→ **Required action A**
Answer these about the interview with Chloe of Chloe's Healing Arts for Women:
(i) Which modality did she start out with?
(ii) What was her bachelor's degree in, and what was her minor?
(iii) What did her focus on women mostly begin from?
→ **Required action B**
How would the interview about Chloe's Healing Arts for Women go on? Extend it past its final answer.

Spotlight On… Chloe’s Healing Arts for Women

What is Chloe’s Healing Arts for Women?
It’s my business for women that I’ve evolved to over time to incorporate more modalities. I started out with massage, then incorporated reflexology, Maya Abdominal Therapy, holistic pelvic care, cranio-sacral therapy. I like that it gives me the freedom to address what’s needed at the time for each person.

What prompted you to go into this field?
When I was little, my dad used to have me rub his feet after work every day. I also sang in my high school choir, and during our warm-up, we’d turn to the person next to us and give a back rub. I was shy about singing that close to someone’s ear, so I worked on giving really good massages. I began to have people who’d try to stand by me so I could work on them.

Later, I earned a Bachelor’s in sociology with a minor in anthropology. I was interested in becoming a naturopath with an emphasis in midwifery. I wanted to gain perspectives from all around the world and integrate different methods. I knew that I wanted to help people.

Even though people warned me against becoming a massage therapist, I began training while I was a college freshman. I found I was more comfortable doing something physically than communicating verbally, and it felt more satisfying.

My focus on women mostly began from dealing personally with menstrual issues. With Maya Abdominal Therapy, I felt more comfortable connecting with women. I also noticed my women clients were less likely to complain or tell me how they were feeling, that they seemed to figure their discomforts were just the way things worked, whereas my male clients were more straightforward about exactly what was going on in their lives. I wanted to serve women in a way that made them feel more comfortable, like they could really let things go, instead of carrying the weight of the whole world on their shoulders, or trying to be the glue that holds everyone together.

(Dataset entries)
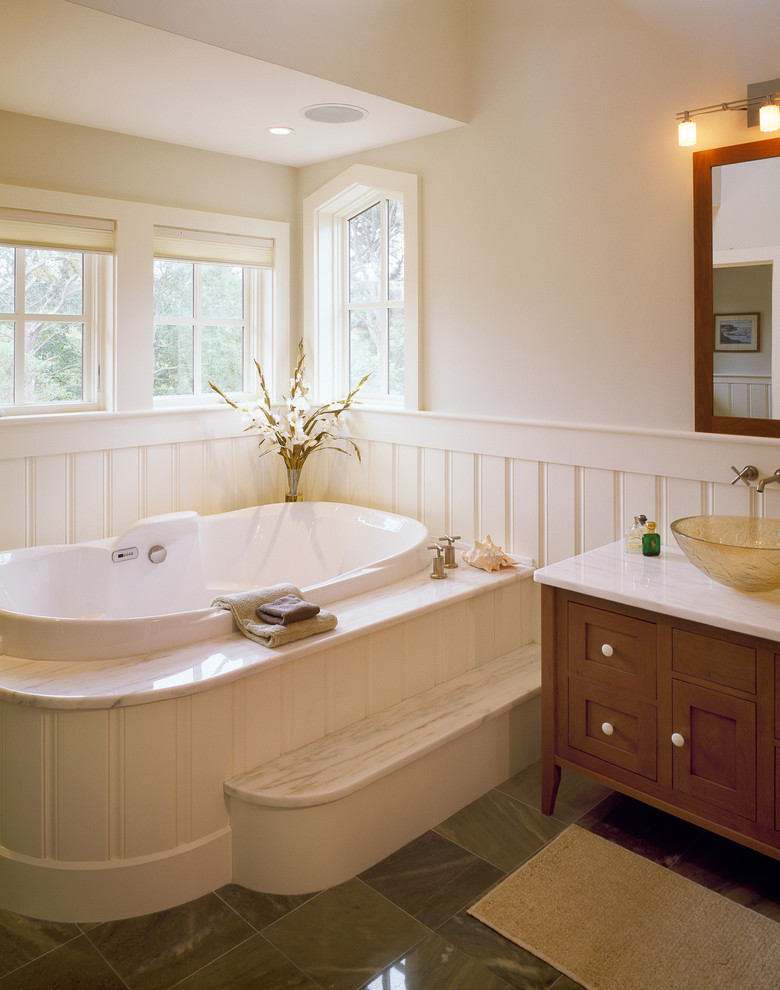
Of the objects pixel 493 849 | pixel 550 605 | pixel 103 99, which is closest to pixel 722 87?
pixel 550 605

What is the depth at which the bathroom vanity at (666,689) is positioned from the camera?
6.31ft

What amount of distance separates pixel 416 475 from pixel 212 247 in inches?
55.3

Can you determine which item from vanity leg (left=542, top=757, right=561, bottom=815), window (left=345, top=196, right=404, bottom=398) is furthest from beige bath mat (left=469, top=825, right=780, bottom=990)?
window (left=345, top=196, right=404, bottom=398)

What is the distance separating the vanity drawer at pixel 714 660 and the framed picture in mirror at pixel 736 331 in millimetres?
947

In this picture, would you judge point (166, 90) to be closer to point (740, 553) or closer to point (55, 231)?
point (55, 231)

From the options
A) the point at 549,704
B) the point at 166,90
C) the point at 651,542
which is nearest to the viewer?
the point at 549,704

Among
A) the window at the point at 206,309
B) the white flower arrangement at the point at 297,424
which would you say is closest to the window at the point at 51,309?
the window at the point at 206,309

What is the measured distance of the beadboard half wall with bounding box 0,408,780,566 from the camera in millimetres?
2660

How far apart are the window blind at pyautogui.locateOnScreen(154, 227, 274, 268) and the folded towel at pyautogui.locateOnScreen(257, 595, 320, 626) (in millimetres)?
1859

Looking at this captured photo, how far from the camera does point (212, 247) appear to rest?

→ **Exercise output A**
(i) Massage.
(ii) Sociology, with a minor in anthropology.
(iii) Dealing personally with menstrual issues.

→ **Exercise output B**
Because I often work with women in very specific windows of time, such as during pregnancy and post-partum, and with their infants, I found I wasn’t always able to get them in when they really needed the work, so I decided to shift my focus.

What is your background and training for this?
I’ve been a certified massage therapist for ten years. I find the body fascinating, which has led me to search for new ways to communicate with it through different forms of bodywork. I started with reflexology, learning in a clinical setting in a downstate hospital 7 years ago.

My first Maya Abdominal Therapy training in 2013 was the real game changer for me. I’m now a certified Maya Abdominal practitioner, with additional training in advanced prenatal and postpartum Maya Massage. I’ve studied under doctors, physical therapists, and midwives all over the country who are revolutionary in their fields. Through my studies with them, I’ve learned Holistic Pelvic Care to provide internal work to balance the pelvic floor, Innate Postpartum Care to understand the physiologic needs of postpartum women, cranio-sacral therapy for everyone and in particular for pregnancy, birth, postpartum, and infant issues, Birth Healing for Pregancy, health coaching, holistic reproductive education and fertility awareness, and most recently Spinning Babies Aware, which allows me to help babies get in the easiest position for birth.

What do you enjoy most about your work?
I really love that people come in because they want to make a difference in their lives. The skills I have allow me to go deeper – to listen and respond to the body, to what it’s really asking for, as opposed to what my clients think they need or what I think they need. I definitely listen more with my hands than with my brain. I also really love that I’m able to spend time with people and really listen to what they have to say.

I really love working along the womb continuum, whether the person coming in ever chooses to have a child or not. I love that I can help people with menstrual issues, fertility, pregnancy, post-partum, and with their babies, and that it’s all related.

Everyone is here because someone was pregnant and gave birth. It’s a normal physiological process that much of the population goes through, but I knew very little about anything surrounding it when I became pregnant at nineteen. I didn’t know your body might be sore after birth, or that breastfeeding might be hard, or that being pregnant might take a lot out of you, or that postpartum women are really tired. I was also painfully shy then and had to get used to sticking up for myself and to listening to my own body’s wants and needs as opposed to what was being presented at the time. I want to be a sounding board for other women who also may have known little about pregnancy and postpartum conditions before. I think because I listen, I’m able to hear what they want versus what they think they need to do, so they feel heard.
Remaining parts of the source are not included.